Kızartılmış yağlardan ve uzun süre pişirilenlerden bu nedenle kaçınılmalıdır; sosisler (bresaola ve yağı alınmış çiğ jambon hariç) ve domuz eti gibi yağlı etler hariçtir. Etin bariz yağlı kısımları, tavuğun derisi vb. daha sonra elimine edilmelidir; benzer şekilde, kızartmaların veya kızartma sığırlarının yemeklik yağlarla doğrudan temas eden kısımları alınmamalıdır; çeşniler, peynirler, tam yağlı süt, tereyağı, margarin ve çeşitli yağlar azaltılmalıdır.

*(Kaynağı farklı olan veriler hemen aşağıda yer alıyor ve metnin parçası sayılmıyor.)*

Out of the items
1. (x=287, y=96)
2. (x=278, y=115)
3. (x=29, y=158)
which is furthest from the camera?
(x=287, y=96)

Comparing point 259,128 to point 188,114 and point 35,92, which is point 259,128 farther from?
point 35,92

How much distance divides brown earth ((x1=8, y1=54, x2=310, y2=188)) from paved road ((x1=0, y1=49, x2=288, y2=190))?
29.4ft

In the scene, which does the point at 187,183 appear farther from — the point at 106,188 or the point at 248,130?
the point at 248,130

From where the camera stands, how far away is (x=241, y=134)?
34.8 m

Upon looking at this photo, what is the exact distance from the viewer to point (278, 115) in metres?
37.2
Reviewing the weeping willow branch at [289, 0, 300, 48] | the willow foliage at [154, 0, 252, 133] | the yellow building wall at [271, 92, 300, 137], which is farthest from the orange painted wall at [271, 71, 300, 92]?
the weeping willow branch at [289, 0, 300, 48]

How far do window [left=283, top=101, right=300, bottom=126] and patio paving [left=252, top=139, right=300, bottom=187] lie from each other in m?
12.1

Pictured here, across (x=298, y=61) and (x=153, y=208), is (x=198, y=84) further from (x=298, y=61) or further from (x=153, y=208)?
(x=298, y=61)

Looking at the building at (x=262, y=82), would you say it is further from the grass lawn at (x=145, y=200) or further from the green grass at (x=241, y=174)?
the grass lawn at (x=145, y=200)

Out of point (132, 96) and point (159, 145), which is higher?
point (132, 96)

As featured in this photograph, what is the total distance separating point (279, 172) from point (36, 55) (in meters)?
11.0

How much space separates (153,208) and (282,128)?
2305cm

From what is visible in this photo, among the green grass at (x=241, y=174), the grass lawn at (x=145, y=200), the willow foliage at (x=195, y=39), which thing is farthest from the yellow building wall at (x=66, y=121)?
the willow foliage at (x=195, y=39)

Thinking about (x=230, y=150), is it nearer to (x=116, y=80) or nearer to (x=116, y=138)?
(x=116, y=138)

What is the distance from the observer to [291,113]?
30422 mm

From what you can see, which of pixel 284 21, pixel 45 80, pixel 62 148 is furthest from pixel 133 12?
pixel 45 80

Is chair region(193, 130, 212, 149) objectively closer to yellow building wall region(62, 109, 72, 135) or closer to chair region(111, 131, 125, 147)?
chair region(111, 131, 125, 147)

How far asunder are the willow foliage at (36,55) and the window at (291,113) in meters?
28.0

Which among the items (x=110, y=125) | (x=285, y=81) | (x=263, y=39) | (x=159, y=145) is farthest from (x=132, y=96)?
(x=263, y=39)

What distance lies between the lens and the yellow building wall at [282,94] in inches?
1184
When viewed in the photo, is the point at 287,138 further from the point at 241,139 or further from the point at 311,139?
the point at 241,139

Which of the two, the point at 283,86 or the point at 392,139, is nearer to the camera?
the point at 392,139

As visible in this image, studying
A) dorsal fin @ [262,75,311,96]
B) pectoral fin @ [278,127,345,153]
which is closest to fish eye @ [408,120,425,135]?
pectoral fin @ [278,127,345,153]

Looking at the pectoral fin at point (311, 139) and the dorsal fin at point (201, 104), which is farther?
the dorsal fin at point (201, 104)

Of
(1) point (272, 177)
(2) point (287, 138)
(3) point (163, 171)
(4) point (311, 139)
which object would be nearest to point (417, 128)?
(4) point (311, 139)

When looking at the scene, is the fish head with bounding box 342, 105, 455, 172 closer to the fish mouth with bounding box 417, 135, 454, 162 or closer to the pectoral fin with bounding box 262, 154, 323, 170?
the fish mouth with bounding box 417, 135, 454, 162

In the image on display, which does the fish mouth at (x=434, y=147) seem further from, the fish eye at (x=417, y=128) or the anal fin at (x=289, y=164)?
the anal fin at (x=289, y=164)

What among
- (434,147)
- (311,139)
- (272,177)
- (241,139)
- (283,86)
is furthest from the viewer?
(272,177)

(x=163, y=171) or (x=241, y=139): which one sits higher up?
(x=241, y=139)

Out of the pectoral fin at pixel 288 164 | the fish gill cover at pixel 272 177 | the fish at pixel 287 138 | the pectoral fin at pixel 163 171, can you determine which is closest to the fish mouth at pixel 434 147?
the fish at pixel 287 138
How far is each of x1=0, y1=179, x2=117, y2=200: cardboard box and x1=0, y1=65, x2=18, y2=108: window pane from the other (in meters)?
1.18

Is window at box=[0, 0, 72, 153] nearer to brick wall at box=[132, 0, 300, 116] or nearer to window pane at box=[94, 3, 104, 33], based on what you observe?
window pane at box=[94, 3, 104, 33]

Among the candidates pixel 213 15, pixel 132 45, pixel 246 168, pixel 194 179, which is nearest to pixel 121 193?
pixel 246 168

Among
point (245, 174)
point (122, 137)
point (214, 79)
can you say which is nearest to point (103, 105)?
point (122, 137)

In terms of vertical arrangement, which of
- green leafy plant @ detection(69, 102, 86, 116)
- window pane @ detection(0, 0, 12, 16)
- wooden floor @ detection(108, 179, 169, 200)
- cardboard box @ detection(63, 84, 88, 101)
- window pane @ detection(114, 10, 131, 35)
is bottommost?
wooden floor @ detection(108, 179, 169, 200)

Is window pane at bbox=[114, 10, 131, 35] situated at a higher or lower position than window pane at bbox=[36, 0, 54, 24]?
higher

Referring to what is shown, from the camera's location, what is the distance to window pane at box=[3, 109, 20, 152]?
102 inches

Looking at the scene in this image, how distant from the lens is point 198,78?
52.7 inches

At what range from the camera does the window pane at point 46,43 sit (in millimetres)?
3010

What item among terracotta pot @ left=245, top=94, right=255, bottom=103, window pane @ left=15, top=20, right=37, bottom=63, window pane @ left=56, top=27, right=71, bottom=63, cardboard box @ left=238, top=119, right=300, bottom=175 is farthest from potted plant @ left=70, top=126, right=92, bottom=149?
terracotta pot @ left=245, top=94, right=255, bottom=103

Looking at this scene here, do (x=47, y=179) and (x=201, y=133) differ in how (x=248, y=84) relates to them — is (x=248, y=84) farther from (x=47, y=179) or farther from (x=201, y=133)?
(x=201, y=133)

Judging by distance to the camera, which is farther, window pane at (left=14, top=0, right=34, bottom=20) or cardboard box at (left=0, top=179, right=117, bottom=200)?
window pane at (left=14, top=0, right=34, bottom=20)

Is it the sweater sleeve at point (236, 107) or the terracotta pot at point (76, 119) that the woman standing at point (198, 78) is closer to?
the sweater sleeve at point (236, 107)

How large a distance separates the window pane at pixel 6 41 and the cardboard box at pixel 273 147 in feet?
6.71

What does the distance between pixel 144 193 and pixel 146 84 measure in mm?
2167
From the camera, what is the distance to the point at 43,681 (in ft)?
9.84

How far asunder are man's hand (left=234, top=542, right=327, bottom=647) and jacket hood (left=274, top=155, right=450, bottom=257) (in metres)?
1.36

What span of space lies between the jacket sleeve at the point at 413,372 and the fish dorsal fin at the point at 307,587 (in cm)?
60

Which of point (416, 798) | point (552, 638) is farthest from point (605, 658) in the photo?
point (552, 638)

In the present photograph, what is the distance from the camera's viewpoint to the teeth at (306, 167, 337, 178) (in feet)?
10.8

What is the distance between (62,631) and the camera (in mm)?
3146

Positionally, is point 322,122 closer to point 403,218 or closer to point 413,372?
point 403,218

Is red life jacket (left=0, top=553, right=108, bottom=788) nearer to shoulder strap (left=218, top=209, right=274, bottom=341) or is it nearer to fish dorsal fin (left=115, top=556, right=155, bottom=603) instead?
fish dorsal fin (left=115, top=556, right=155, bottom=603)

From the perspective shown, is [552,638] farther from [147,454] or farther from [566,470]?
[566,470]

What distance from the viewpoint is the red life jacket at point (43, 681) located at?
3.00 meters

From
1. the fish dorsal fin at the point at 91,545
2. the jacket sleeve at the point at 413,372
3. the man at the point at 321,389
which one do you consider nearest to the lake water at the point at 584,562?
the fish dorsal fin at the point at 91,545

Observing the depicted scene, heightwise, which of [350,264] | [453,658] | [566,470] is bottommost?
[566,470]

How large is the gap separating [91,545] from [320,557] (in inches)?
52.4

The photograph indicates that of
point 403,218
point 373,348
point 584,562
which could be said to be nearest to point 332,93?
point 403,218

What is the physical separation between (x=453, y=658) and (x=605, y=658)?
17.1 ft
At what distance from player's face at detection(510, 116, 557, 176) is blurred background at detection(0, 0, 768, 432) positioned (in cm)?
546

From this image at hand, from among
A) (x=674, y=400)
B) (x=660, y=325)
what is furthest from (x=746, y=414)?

İkinci kural, basit olanlardan kaçınarak iyi miktarda karmaşık karbonhidrat yemektir. Karbonhidrat bakımından zengin besinler genellikle kolayca sindirilir ve kaslardaki ve karaciğerdeki glikojen depolarını artırabilir; kompleks karbonhidratlar, yani makarna, ekmek, pirinç, patates ve haşlanmış havuçta bulunanlar gibi nişastalar tercih edilir. Bunun yerine, sakarozdan (yani pişirme şekeri olan) ve glikozdan (dekstroz olarak da adlandırılır) başlayarak basit karbonhidratların yani şekerlerin miktarını sınırlamak gerekir.Aslında, bu şekerlerden birkaç gram aldığınızda, tarif edildiği gibi yukarıda, önce kan şekerinde hızlı bir artış olur (yani "" hiperglisemi "); bu, normalden çok daha yüksek miktarlarda "insülinin (pankreas tarafından üretilen bir hormon) kanına girmesiyle sonuçlanır. Glisemi, bazal değerlere dönme eğilimi gösterir; ancak," glikoz seviyesindeki yükselme - dolayısıyla insülininki insülin - hızlıdır ve önemli bir varlıktır, kan şekeri normal değerlerin altına düşebilir; daha sonra "reaktif hipoglisemi"den, yani kandaki glikoz seviyesindeki önceki ve aşırı artıştan kaynaklanan kan şekeri düşüşünden bahsediyoruz. Daha önce de belirtildiği gibi, hipoglisemi, kendini maksimum fiziksel verimlilikle ifade etmesine izin vermez.